(EXERCISE DIRECTIONS) Nothing in the records should be changed in the copy, though the pictures must be left out.

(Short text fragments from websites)
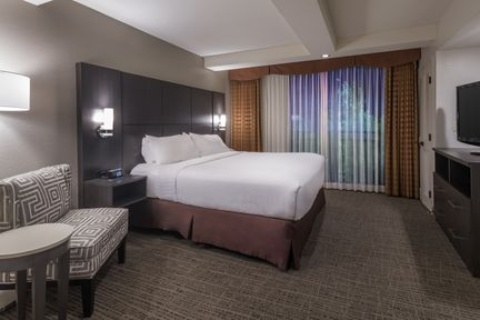 Holiday Inn and Suites Phoenix Airport North, AZ 85008 near Sky Harbor International Airport View Point 13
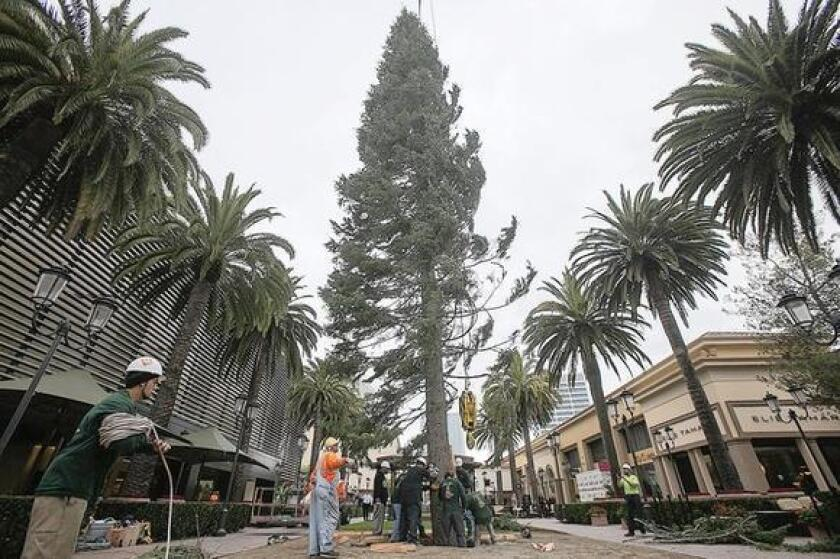 A crew with Victor's Custom Christmas Trees places a 90-foot white fir at Fashion Island on Monday.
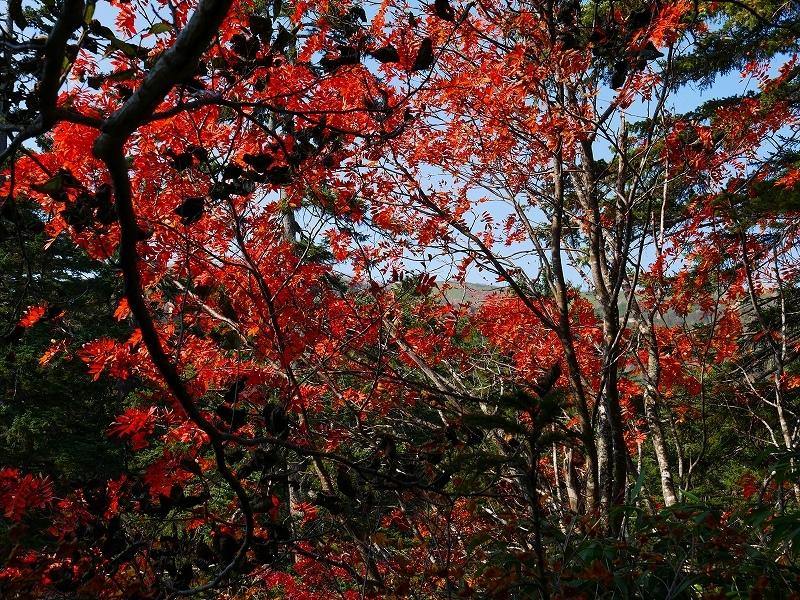 紅葉が見頃の無意根山、2019.10.2ー速報版ー_f0138096_17153779.jpg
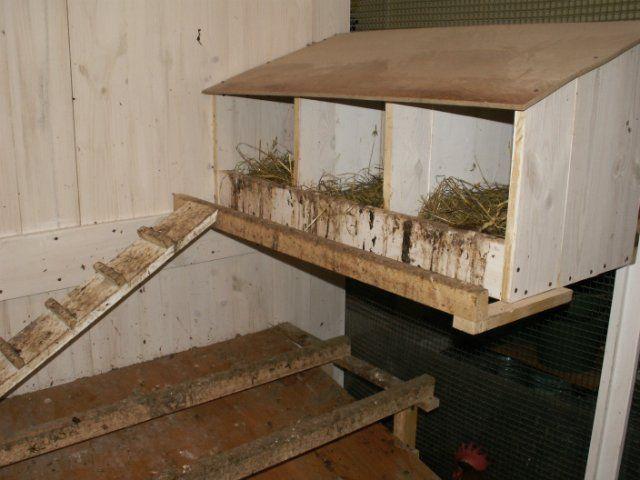гнізда, клітки для курей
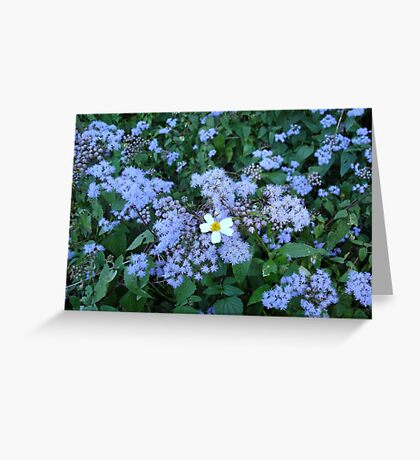 Wild Ageratum and Bidens alba (He loves me, he loves me not) Greeting Card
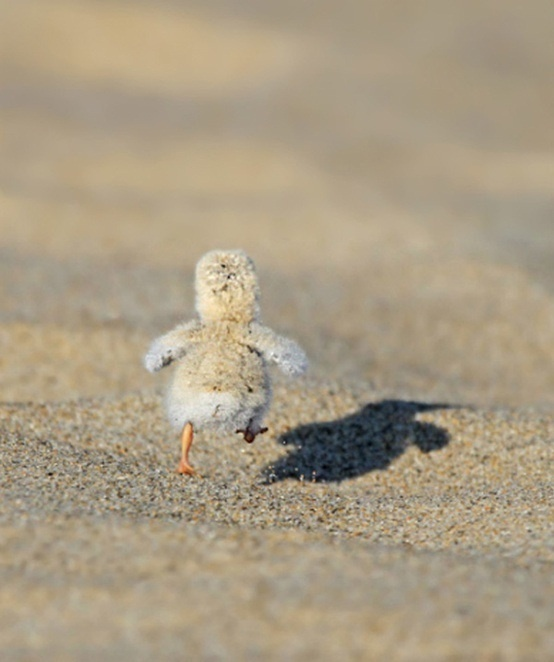 : Baby Ducks, Hot Sands, Adorable, Things, Beach, Funny Animal, Smile, Baby Chicks, Birds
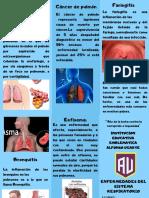 enfermedad del sistema respiratorio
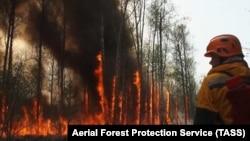 Лесной пожар в Якутии (архивное фото)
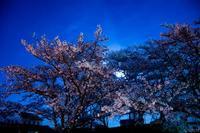 過ぎし春 - 散策のすすめ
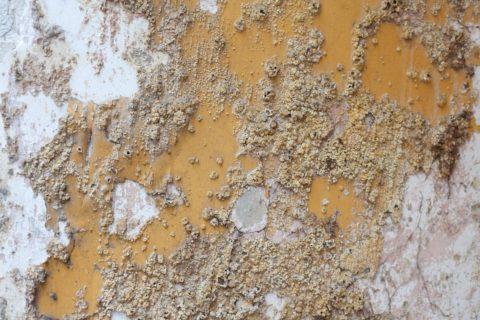 Даже самому прочному материалу требуется защита от микроорганизмов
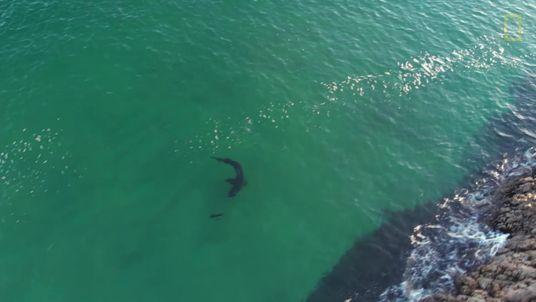 Encontros Desafiantes Entre Focas e Tubarões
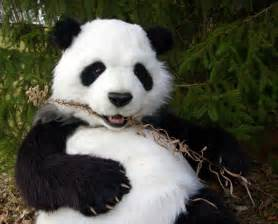 112 best images about ♦Panda Bears & Polar Bears♦ on ...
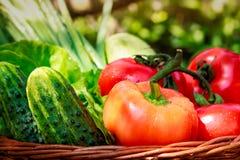 Nya grönsaker i vävd korg royaltyfri bild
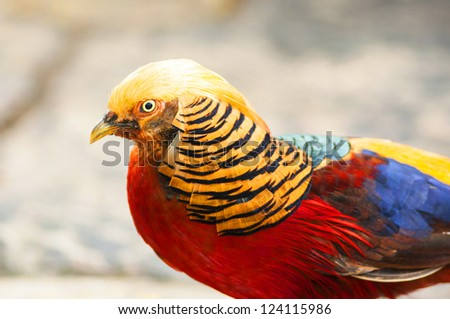 Headshot of colorful Golden Pheasant (Chrysolophus pictus) - stock photo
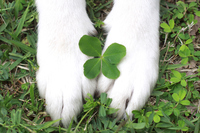 Forefoot of clover and dogs of four-leaf Stock photo [3131668] Foot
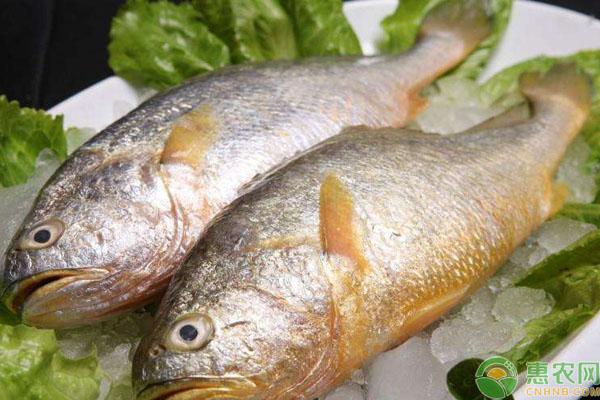 大黄鱼价格行情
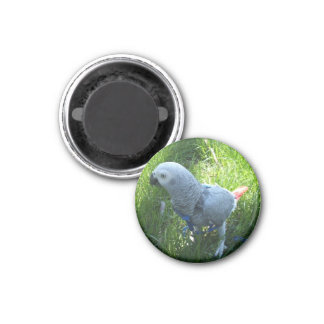 African Grey Parrot Outside 3 Cm Round Magnet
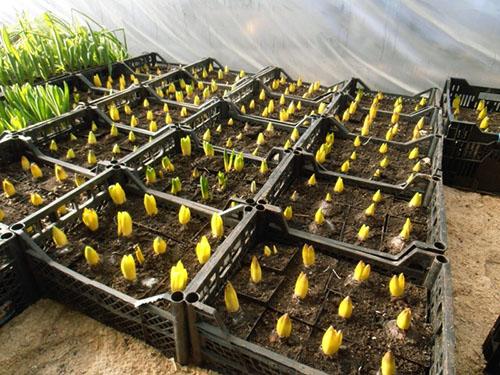 Все о выращивании и уходе за гиацинтами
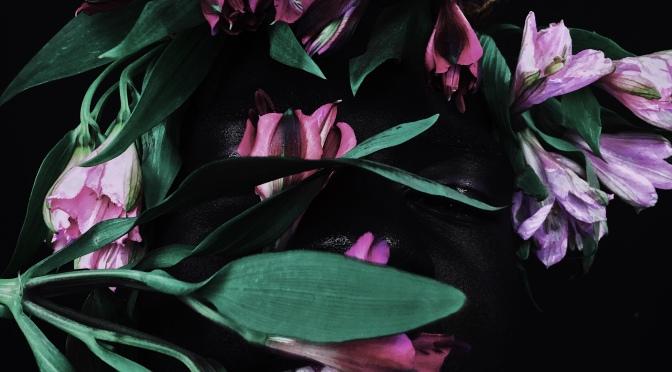 Noir Alstroemeria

(YOUR SOLUTION)
 Holiday Inn and Suites Phoenix Airport North, AZ 85008 near Sky Harbor International Airport View Point 13
 A crew with Victor's Custom Christmas Trees places a 90-foot white fir at Fashion Island on Monday.
 紅葉が見頃の無意根山、2019.10.2ー速報版ー_f0138096_17153779.jpg
гнізда, клітки для курей
 Wild Ageratum and Bidens alba (He loves me, he loves me not) Greeting Card
 : Baby Ducks, Hot Sands, Adorable, Things, Beach, Funny Animal, Smile, Baby Chicks, Birds
 enfermedad del sistema respiratorio
 Лесной пожар в Якутии (архивное фото)
 過ぎし春 - 散策のすすめ
 Даже самому прочному материалу требуется защита от микроорганизмов
 Encontros Desafiantes Entre Focas e Tubarões
 112 best images about ♦Panda Bears & Polar Bears♦ on ...
 Nya grönsaker i vävd korg royaltyfri bild
 Headshot of colorful Golden Pheasant (Chrysolophus pictus) - stock photo
 Forefoot of clover and dogs of four-leaf Stock photo [3131668] Foot
 大黄鱼价格行情
 African Grey Parrot Outside 3 Cm Round Magnet
 Все о выращивании и уходе за гиацинтами
 Noir Alstroemeria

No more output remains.